## Spatial relation data
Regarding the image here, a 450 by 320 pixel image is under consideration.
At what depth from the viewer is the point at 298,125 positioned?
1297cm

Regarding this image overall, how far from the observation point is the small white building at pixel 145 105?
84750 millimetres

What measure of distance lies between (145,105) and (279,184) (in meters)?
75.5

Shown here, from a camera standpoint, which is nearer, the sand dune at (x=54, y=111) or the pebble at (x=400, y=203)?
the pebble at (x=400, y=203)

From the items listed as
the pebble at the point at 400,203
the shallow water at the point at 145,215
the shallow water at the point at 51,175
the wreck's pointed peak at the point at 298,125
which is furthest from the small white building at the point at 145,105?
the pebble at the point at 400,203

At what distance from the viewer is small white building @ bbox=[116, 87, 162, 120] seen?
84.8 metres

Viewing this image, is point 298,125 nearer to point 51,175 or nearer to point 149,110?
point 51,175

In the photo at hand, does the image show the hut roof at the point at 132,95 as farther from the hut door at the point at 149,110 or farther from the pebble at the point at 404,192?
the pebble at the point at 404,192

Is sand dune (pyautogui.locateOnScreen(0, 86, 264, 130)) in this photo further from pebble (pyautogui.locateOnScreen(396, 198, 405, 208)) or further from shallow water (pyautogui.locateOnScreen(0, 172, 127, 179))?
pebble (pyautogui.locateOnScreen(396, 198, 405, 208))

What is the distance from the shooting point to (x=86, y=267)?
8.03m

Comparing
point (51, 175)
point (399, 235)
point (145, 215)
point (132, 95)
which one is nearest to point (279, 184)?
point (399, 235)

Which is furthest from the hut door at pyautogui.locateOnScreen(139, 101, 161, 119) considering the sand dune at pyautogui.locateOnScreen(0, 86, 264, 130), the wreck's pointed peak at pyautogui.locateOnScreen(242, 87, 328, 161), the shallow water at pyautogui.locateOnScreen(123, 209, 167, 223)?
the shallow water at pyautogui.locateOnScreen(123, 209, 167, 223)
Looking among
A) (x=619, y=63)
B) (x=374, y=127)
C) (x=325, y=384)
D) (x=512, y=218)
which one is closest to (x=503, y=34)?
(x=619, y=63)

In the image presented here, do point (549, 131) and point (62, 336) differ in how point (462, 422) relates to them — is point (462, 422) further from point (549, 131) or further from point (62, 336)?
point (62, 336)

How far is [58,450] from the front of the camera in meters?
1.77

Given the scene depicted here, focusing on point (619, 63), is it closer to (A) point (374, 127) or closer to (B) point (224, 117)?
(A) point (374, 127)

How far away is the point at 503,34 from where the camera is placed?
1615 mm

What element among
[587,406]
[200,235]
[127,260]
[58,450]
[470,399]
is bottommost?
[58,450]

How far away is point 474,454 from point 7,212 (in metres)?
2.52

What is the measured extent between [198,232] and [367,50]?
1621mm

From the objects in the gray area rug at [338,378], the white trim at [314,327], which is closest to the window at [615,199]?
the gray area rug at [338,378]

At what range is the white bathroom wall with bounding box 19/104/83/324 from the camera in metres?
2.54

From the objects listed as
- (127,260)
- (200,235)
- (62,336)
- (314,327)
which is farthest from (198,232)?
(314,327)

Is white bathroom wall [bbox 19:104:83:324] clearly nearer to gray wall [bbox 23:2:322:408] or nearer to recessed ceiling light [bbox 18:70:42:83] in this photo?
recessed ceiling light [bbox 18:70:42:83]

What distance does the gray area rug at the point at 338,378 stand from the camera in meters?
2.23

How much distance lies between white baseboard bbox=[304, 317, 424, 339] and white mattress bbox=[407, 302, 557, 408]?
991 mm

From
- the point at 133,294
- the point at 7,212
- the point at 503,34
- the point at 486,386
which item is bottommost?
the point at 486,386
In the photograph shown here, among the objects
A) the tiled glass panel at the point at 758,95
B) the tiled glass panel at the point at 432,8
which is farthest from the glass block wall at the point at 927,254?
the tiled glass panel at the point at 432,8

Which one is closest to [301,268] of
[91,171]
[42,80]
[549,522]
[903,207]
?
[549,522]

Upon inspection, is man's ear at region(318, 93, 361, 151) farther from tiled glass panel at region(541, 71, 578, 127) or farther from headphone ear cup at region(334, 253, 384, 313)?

## Task to carry out
Reproduce the entire listing above line for line, with no changes of any kind.

## Answer to the exercise
Regarding the image here, a 450 by 320 pixel image is under consideration.
At what depth from the viewer is the point at 298,125 positioned?
1297cm

Regarding this image overall, how far from the observation point is the small white building at pixel 145 105?
84750 millimetres

What measure of distance lies between (145,105) and (279,184) (in meters)?
75.5

Shown here, from a camera standpoint, which is nearer, the sand dune at (x=54, y=111) or the pebble at (x=400, y=203)?
the pebble at (x=400, y=203)

From the items listed as
the pebble at the point at 400,203
the shallow water at the point at 145,215
the shallow water at the point at 51,175
the wreck's pointed peak at the point at 298,125
which is furthest from the small white building at the point at 145,105?
the pebble at the point at 400,203

At what distance from the viewer is small white building @ bbox=[116, 87, 162, 120] seen?
84.8 metres

Viewing this image, is point 298,125 nearer to point 51,175 or nearer to point 149,110?
point 51,175

In the photo at hand, does the image show the hut roof at the point at 132,95 as farther from the hut door at the point at 149,110 or farther from the pebble at the point at 404,192?
the pebble at the point at 404,192

Is sand dune (pyautogui.locateOnScreen(0, 86, 264, 130)) in this photo further from pebble (pyautogui.locateOnScreen(396, 198, 405, 208)) or further from shallow water (pyautogui.locateOnScreen(0, 172, 127, 179))?
pebble (pyautogui.locateOnScreen(396, 198, 405, 208))

What is the distance from the shooting point to (x=86, y=267)?
8.03m

Comparing
point (51, 175)
point (399, 235)
point (145, 215)
point (132, 95)
which one is nearest to point (279, 184)?
point (399, 235)

Which is furthest from the hut door at pyautogui.locateOnScreen(139, 101, 161, 119) considering the sand dune at pyautogui.locateOnScreen(0, 86, 264, 130), the wreck's pointed peak at pyautogui.locateOnScreen(242, 87, 328, 161), the shallow water at pyautogui.locateOnScreen(123, 209, 167, 223)?
the shallow water at pyautogui.locateOnScreen(123, 209, 167, 223)
Looking among
A) (x=619, y=63)
B) (x=374, y=127)
C) (x=325, y=384)
D) (x=512, y=218)
which one is closest to (x=503, y=34)?
(x=619, y=63)

In the image presented here, do point (549, 131) and point (62, 336) differ in how point (462, 422) relates to them — is point (462, 422) further from point (549, 131) or further from point (62, 336)?
point (62, 336)

How far is [58,450] from the front of the camera in meters?
1.77

Given the scene depicted here, focusing on point (619, 63), is it closer to (A) point (374, 127) or closer to (B) point (224, 117)?
(A) point (374, 127)

How far away is the point at 503,34 from where the camera is placed?
1615 mm

What element among
[587,406]
[200,235]
[127,260]
[58,450]
[470,399]
is bottommost?
[58,450]

How far away is point 474,454 from point 7,212 (in metres)?
2.52

What is the measured extent between [198,232] and [367,50]?
1621mm

From the objects in the gray area rug at [338,378], the white trim at [314,327], which is closest to the window at [615,199]?
the gray area rug at [338,378]

At what range is the white bathroom wall with bounding box 19/104/83/324 from the camera in metres?
2.54

From the objects listed as
- (127,260)
- (200,235)
- (62,336)
- (314,327)
which is farthest from (198,232)?
(314,327)

Is white bathroom wall [bbox 19:104:83:324] clearly nearer to gray wall [bbox 23:2:322:408] or nearer to recessed ceiling light [bbox 18:70:42:83] in this photo?
recessed ceiling light [bbox 18:70:42:83]

What distance does the gray area rug at the point at 338,378 stand from the camera in meters?
2.23

How much distance lies between white baseboard bbox=[304, 317, 424, 339] and white mattress bbox=[407, 302, 557, 408]?
991 mm

From
- the point at 133,294
- the point at 7,212
- the point at 503,34
- the point at 486,386
which item is bottommost?
the point at 486,386
In the photograph shown here, among the objects
A) the tiled glass panel at the point at 758,95
B) the tiled glass panel at the point at 432,8
which is farthest from the glass block wall at the point at 927,254?
the tiled glass panel at the point at 432,8

Which one is closest to [301,268] of
[91,171]
[42,80]
[549,522]
[903,207]
?
[549,522]

Upon inspection, is man's ear at region(318, 93, 361, 151) farther from tiled glass panel at region(541, 71, 578, 127) or farther from headphone ear cup at region(334, 253, 384, 313)?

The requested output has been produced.